At last, the tomatoes are starting to ripen with bright red tomatoes and small yellow pear tomatoes and several in between. This is when you may find that some of your tomatoes have blossom-end rot. This can be so discouraging when you have been waiting patiently for some yummy ripe tomatoes. Blossom-end rot looks like a large dark splotch on the bottom of your tomato. It is caused by irregular watering and lack of regular feeding. If you have this problem, remove the tomatoes showing the disorder and start regularly watering and feeding. Your plant will recover.
Last week I started to plant for a garden refresh. I planted radish seeds in individual seed cells, and they are all up and flourishing. According to the experiment that I am following, I can leave the radishes in the cells until they are ready to harvest. I chose two smaller rounder radishes (Cherry Belle Radish and Easter Egg Radish) and am looking forward to seeing how they do. The beans that I planted have started to come up. They are doing well, and I can transplant them once the roots have formed a good base. There are some nasturtiums that I have started in cardboard toilet paper tubes. The entire tube can be planted when they are ready. I can always use more nasturtiums.
The pot of lettuce continues to produce and this week I planted another pot so that I can keep enjoying fresh lettuce in my salads. In my cool weather planter, the spinach is climbing like crazy and the chard is lovely. I have let one of the radishes go to seed. I like to collect radish seeds and the seed pods are so fascinating. Apparently, radish seed pods are supposed to be tasty, so I am going to test that.

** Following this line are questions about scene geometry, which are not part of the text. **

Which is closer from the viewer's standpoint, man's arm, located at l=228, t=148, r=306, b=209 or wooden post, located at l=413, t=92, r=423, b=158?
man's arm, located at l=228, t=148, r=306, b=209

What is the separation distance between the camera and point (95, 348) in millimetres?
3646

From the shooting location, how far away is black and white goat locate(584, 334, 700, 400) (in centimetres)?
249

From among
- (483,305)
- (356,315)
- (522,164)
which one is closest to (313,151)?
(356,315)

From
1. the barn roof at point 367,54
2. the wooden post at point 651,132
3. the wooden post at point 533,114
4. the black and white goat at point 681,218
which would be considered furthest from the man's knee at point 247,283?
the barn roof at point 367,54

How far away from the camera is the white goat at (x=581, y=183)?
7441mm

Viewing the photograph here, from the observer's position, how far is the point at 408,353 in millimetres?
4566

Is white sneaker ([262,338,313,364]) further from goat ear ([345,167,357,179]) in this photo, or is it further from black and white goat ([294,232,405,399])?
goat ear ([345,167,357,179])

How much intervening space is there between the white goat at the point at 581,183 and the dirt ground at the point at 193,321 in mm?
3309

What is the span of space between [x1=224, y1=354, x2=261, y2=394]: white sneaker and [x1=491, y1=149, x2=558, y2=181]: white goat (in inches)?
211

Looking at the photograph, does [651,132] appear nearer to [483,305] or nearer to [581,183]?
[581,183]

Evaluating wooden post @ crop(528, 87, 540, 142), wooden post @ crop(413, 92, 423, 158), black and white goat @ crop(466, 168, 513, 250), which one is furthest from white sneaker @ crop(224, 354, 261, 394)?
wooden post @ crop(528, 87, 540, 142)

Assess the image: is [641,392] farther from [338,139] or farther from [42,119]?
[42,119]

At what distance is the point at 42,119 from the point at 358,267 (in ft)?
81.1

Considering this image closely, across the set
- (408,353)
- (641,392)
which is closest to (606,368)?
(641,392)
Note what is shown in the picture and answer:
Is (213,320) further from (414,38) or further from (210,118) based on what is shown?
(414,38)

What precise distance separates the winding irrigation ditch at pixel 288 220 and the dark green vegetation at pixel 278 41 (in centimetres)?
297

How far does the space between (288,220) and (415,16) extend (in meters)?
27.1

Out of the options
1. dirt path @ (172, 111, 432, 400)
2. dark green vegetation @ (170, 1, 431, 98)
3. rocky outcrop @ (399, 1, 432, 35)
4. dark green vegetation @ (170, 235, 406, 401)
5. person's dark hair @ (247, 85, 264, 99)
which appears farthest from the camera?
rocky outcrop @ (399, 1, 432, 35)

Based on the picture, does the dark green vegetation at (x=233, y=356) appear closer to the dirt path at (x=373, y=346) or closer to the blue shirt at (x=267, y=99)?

As many of you know, I love daylilies. I see daylilies as the perfect plant when you have a difficult area. They do well in poor soil and on a hill and they bring in the pollinators for your vegetable garden. There are many daylilies blooming in my garden right now: yellow, cream, pink, peach, red and some that are deep, dark, and mysterious. On Tuesday I watched Trowel Talk Live which is a lunchtime lecture series put on by the Master Gardeners of Ottawa Carleton (mgottawa.ca). Information is available at the website about Trowel Talk Live. Master Gardener Kelly Noel gave a fascinating talk on how to propagate daylilies. I chose a couple of my favourites to cross. If you would like to see this talk it is on YouTube at https://youtu.be/ZJYEEbHRKaw .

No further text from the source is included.